Task: Retype the lines from the first one in the records down to the line containing "scientific name: Ursus americanus", counting both, and leave out any pictures.

Data excerpts:
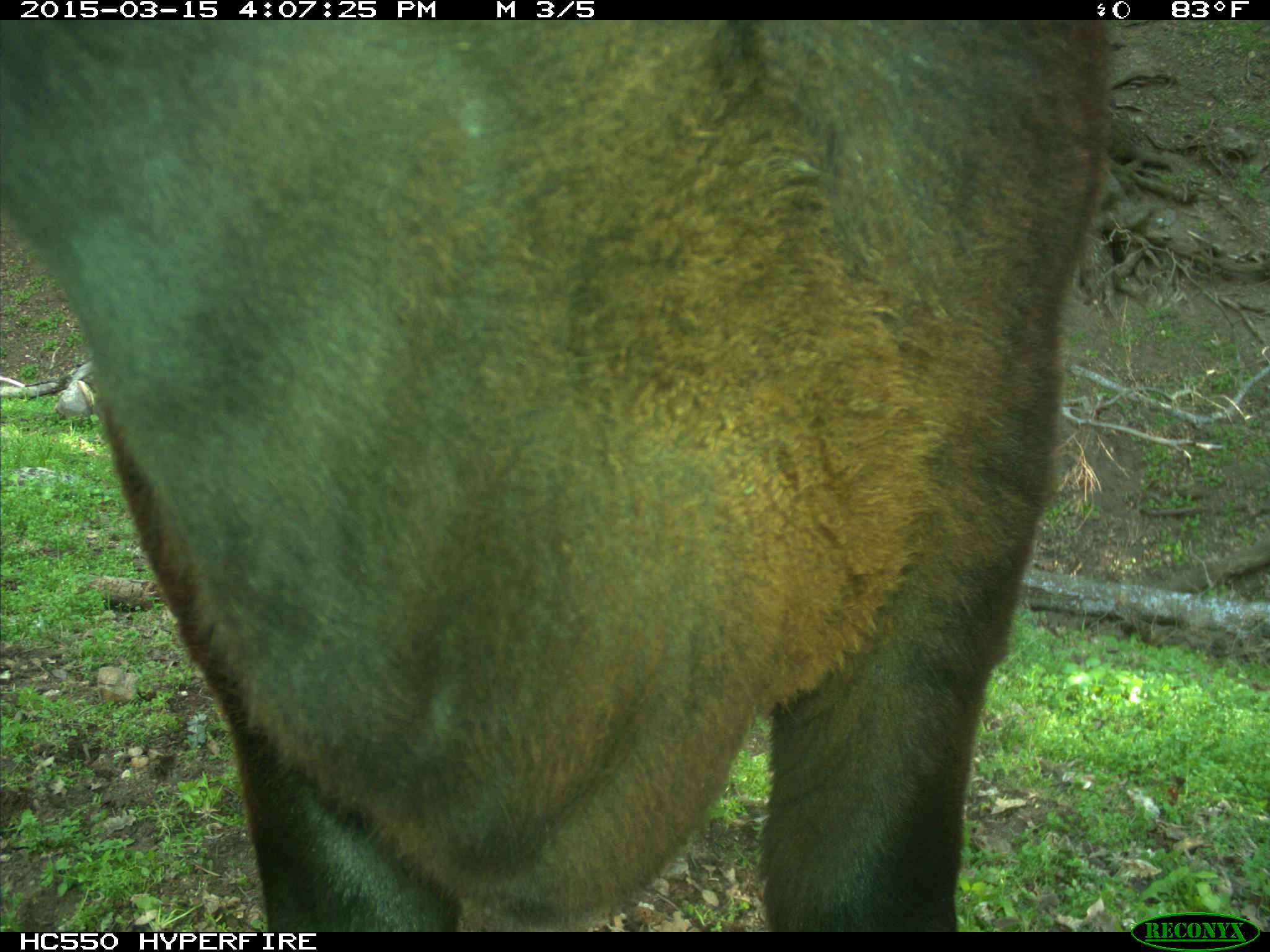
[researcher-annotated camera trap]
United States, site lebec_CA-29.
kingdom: Animalia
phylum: Chordata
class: Mammalia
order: Artiodactyla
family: Bovidae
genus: Bos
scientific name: Bos taurus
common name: domestic cow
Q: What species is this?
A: Bos taurus (domestic cow).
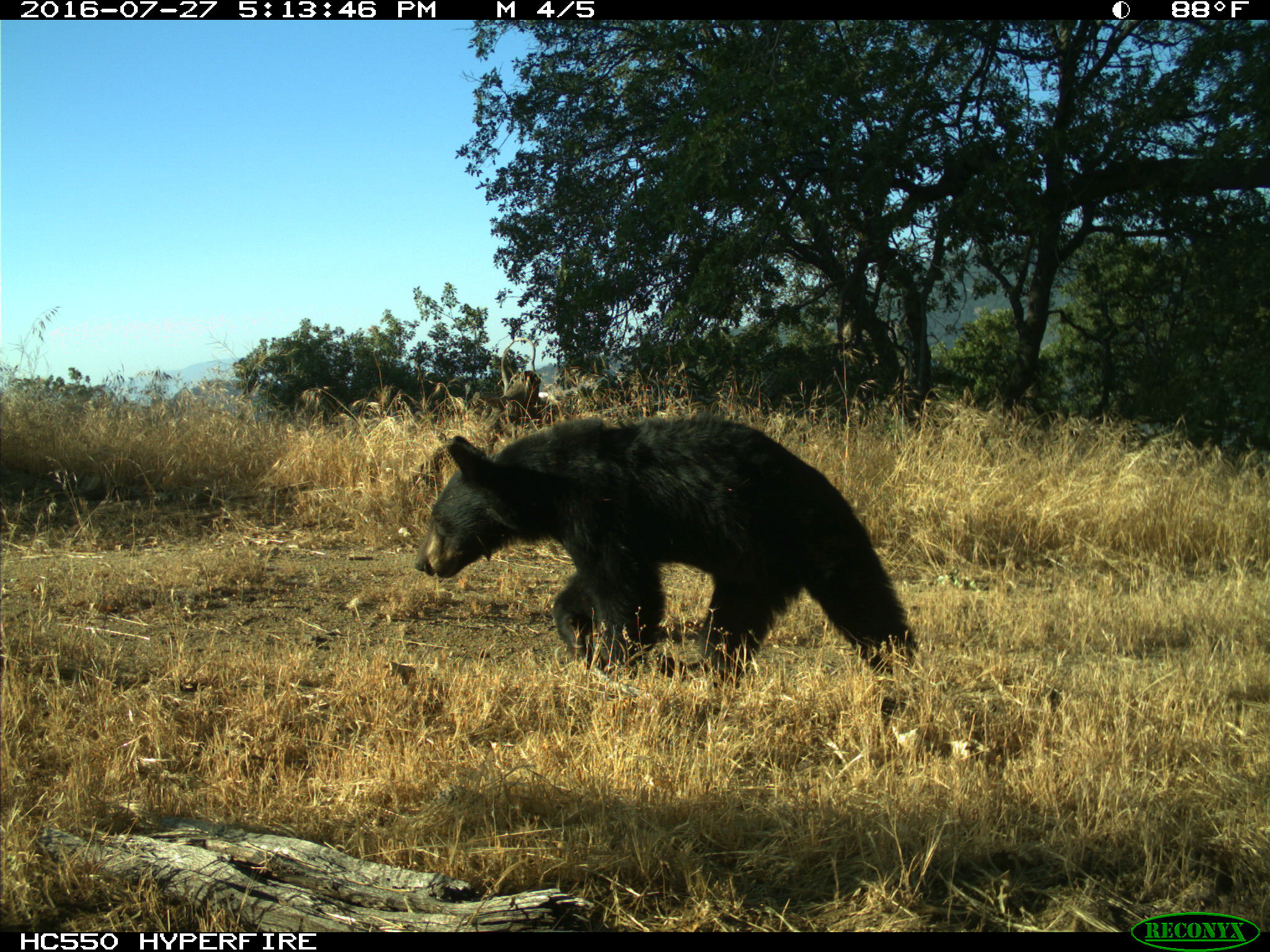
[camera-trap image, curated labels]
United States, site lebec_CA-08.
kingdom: Animalia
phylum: Chordata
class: Mammalia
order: Carnivora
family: Ursidae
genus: Ursus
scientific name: Ursus americanus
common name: american black bear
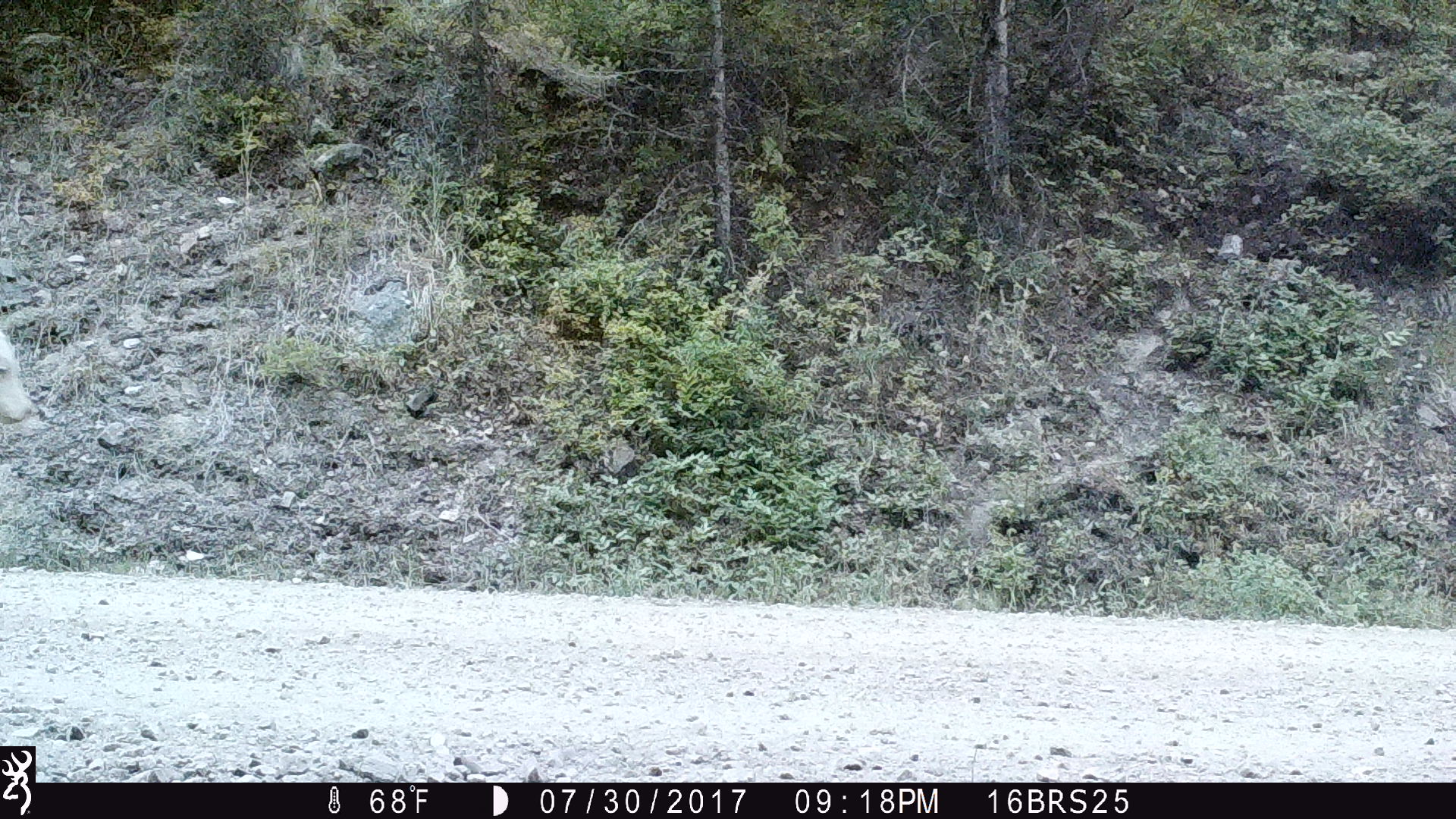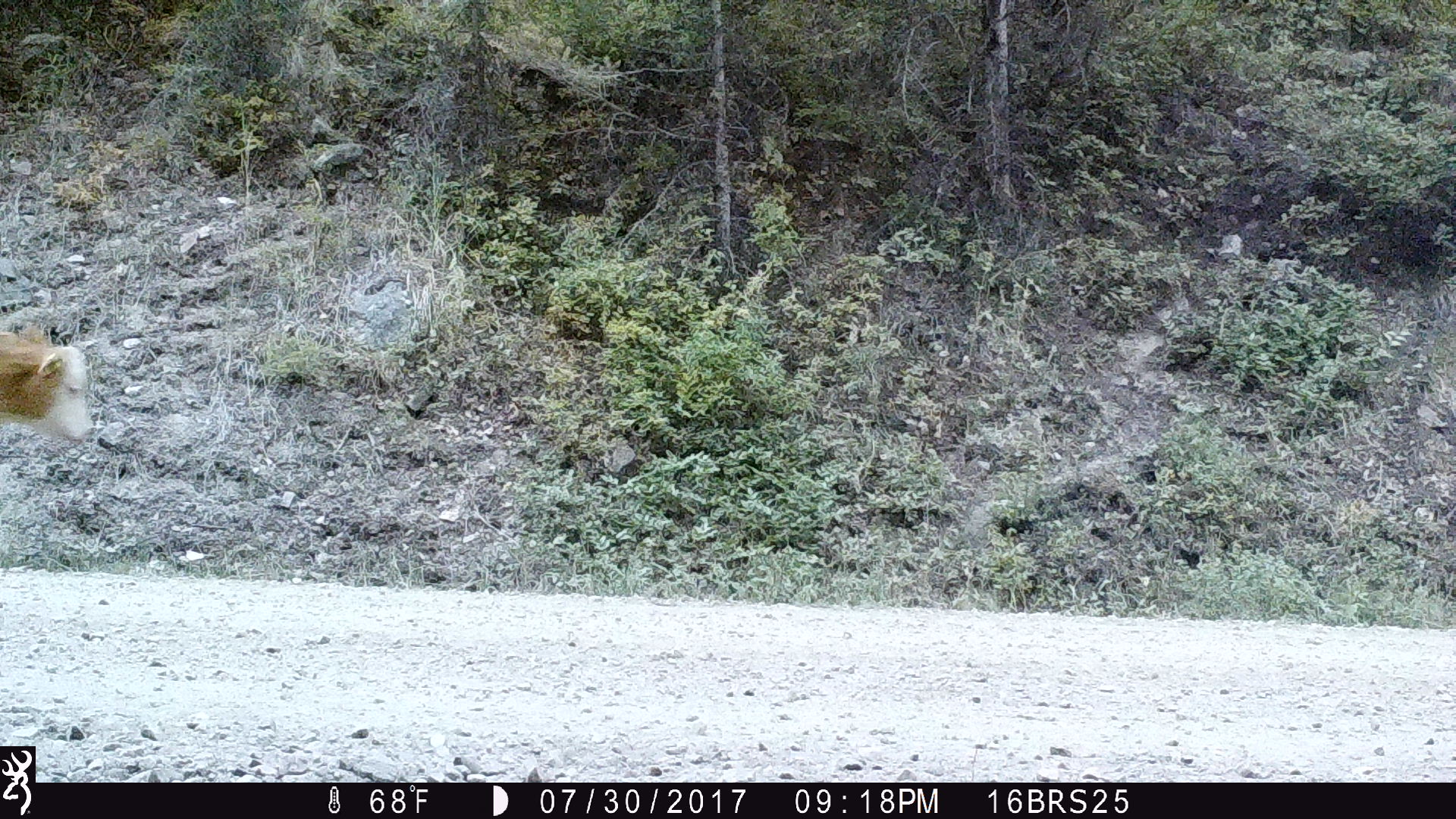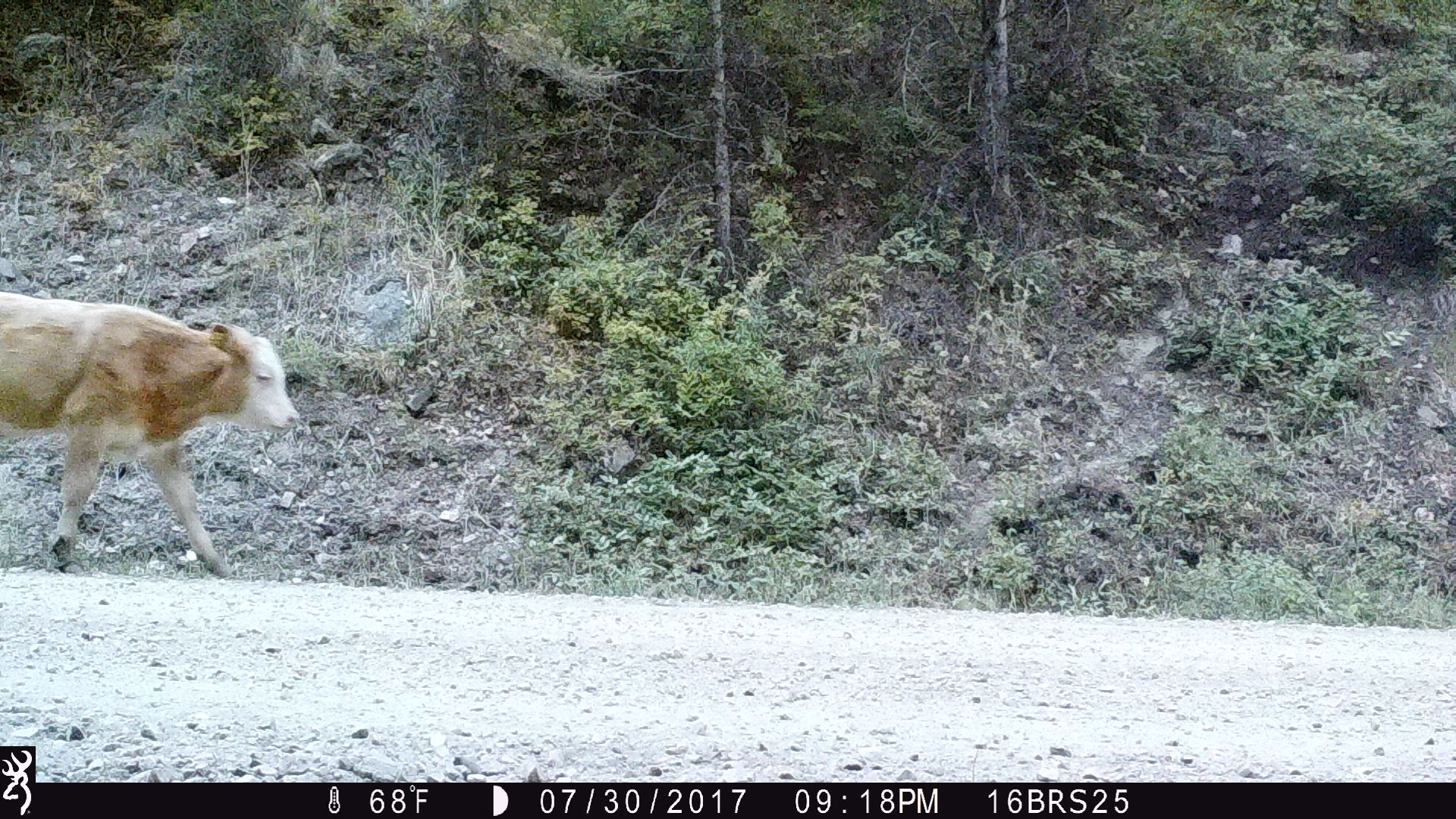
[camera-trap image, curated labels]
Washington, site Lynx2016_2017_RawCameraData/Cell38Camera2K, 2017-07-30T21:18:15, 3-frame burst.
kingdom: Animalia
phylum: Chordata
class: Mammalia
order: Artiodactyla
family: Bovidae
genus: Bos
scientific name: Bos taurus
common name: domestic cattle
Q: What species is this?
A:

Answer to this problem:
[researcher-annotated camera trap]
United States, site lebec_CA-29.
kingdom: Animalia
phylum: Chordata
class: Mammalia
order: Artiodactyla
family: Bovidae
genus: Bos
scientific name: Bos taurus
common name: domestic cow
Q: What species is this?
A: Bos taurus (domestic cow).
[camera-trap image, curated labels]
United States, site lebec_CA-08.
kingdom: Animalia
phylum: Chordata
class: Mammalia
order: Carnivora
family: Ursidae
genus: Ursus
scientific name: Ursus americanus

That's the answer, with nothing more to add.